'Tailhook' resignations
WASHINGTON - Two top Navy admirals were effectively sacked yesterday and a third 're-assigned', as the Pentagon delivered a blistering first report outlining the attempt from within its ranks to cover up the sexual harassment scandal involving naval and marine pilots at their annual 'Tailhook' convention 12 months ago, writes Rupert Cornwell.
Presenting the findings of the report, the acting Navy Secretary, Sean O'Keefe, announced that Rear-Admiral Duvall Williams, the commander of the Naval Investigation Service, and Rear- Admiral John Gordon, the service's Judge Advocate General, were being replaced by civilians.
The 'request of early retirement' by both men had been accepted, Mr O'Keefe said. The Navy's Inspector General, Admiral George Washington Davis, is meanwhile being moved to another job.

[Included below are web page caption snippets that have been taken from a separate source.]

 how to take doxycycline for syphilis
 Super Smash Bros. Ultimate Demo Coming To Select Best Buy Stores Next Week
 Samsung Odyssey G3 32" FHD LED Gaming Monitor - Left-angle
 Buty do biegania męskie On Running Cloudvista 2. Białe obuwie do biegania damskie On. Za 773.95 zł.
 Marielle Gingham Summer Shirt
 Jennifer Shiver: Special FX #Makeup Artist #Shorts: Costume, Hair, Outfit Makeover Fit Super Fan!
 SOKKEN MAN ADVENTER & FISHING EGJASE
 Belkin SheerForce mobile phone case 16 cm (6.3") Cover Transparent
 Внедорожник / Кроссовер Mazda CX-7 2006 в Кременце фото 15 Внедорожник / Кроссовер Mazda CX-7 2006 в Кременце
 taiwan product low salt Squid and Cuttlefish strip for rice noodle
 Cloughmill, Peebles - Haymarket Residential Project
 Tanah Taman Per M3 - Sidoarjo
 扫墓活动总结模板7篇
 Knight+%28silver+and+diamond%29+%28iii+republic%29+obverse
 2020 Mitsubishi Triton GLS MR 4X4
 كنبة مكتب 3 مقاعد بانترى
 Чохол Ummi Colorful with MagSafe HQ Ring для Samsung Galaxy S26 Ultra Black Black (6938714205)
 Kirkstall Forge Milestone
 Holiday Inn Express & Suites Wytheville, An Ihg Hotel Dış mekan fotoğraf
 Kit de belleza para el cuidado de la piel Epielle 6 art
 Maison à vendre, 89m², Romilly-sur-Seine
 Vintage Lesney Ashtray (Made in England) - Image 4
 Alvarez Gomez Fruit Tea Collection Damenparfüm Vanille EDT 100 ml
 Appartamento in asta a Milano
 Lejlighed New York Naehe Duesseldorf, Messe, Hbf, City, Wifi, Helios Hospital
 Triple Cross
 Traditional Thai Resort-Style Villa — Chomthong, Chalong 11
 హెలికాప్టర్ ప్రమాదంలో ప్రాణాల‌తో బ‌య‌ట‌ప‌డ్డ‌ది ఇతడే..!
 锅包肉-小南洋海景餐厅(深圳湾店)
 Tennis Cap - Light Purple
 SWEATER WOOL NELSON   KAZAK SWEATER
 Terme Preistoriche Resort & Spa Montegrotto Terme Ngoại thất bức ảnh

Admiral Williams was accused of 'repeatedly attempting' to block the investigation, while Admiral Gordon was castigated for his 'poor professional judgement' in not pressing sufficiently the inquiry into the worst sex scandal to hit the US armed forces in decades.
The incidents in question occurred at the Hilton Hotel, Las Vegas, in September 1991, when at least 26 women aviators were forced to run a gauntlet of their male colleagues lined up in a corridor. The women were fondled, ridiculed with sexual obscenities, and in several cases had their clothes half-torn from their bodies.
The report bluntly declares that the senior officials in charge of the investigation 'allowed their concern for the Navy as an institution to obscure the need to determine accountability for the misconduct'.